Bombay High Court judge Justice MS Sonak, Supreme Court judge Justices Surya Kant and MM Sundaressh and Goa Chief Minister Dr Pramod Sawant were other attendees.

Justice Sonak outlined that with the advent of technology, the world has shrunk and to remain relevant in such an environment it is essential to not only think from a global perspective but beyond.

"And by beyond I refer to the establishment of a fair and just regime for space administration. Space law is one of the subjects we cannot ignore. We must equip ourselves, we must equip the future generations to play a significant role in evolving a fair and just space regime. This necessitates a robust space law,” he highlighted.

The judge argued that there was no time to complain or criticise but to stretch the horizons.

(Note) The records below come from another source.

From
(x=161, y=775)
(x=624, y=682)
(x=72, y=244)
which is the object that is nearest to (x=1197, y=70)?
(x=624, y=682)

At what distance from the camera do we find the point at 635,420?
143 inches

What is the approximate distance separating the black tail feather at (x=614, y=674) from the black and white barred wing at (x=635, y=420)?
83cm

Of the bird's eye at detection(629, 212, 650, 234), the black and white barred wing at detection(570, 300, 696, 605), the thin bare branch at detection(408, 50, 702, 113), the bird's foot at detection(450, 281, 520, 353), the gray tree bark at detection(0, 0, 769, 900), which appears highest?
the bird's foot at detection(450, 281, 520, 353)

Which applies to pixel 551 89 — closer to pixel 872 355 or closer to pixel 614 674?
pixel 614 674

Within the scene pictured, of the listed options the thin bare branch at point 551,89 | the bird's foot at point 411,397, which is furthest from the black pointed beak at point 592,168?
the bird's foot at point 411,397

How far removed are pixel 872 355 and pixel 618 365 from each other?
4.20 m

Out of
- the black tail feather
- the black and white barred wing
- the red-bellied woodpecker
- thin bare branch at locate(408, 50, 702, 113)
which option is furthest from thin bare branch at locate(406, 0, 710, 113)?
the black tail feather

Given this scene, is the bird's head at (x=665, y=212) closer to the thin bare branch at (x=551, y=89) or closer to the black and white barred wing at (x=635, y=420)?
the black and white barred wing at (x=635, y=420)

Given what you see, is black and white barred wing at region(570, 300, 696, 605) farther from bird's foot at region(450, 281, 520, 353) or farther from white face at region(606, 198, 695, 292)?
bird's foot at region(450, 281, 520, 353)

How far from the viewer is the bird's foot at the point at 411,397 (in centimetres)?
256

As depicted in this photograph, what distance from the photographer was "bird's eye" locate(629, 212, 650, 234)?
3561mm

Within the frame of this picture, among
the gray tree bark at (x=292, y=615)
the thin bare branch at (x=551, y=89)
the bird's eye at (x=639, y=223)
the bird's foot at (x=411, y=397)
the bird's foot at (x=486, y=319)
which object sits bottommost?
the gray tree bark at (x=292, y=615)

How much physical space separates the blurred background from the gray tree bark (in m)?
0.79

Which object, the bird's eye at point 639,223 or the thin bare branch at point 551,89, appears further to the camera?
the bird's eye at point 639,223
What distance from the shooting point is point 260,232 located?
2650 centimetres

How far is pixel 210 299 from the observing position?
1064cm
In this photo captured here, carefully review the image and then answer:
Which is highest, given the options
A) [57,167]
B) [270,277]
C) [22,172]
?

The health of the eye seems to demand a horizon. We are never tired so long we can see far enough. Second is maritime law or law of the seas. This is another subject we cannot afford to ignore. The state of Goa is most suited for this exercise. We already have a world-class institute — The National Institute of Oceanography (NIO). One of the leading institutions in marine research. We have the Antarctica Centre, which has made forays in the South Pole and firmly established India’s presence in Antarctica,” said Justice Sonak.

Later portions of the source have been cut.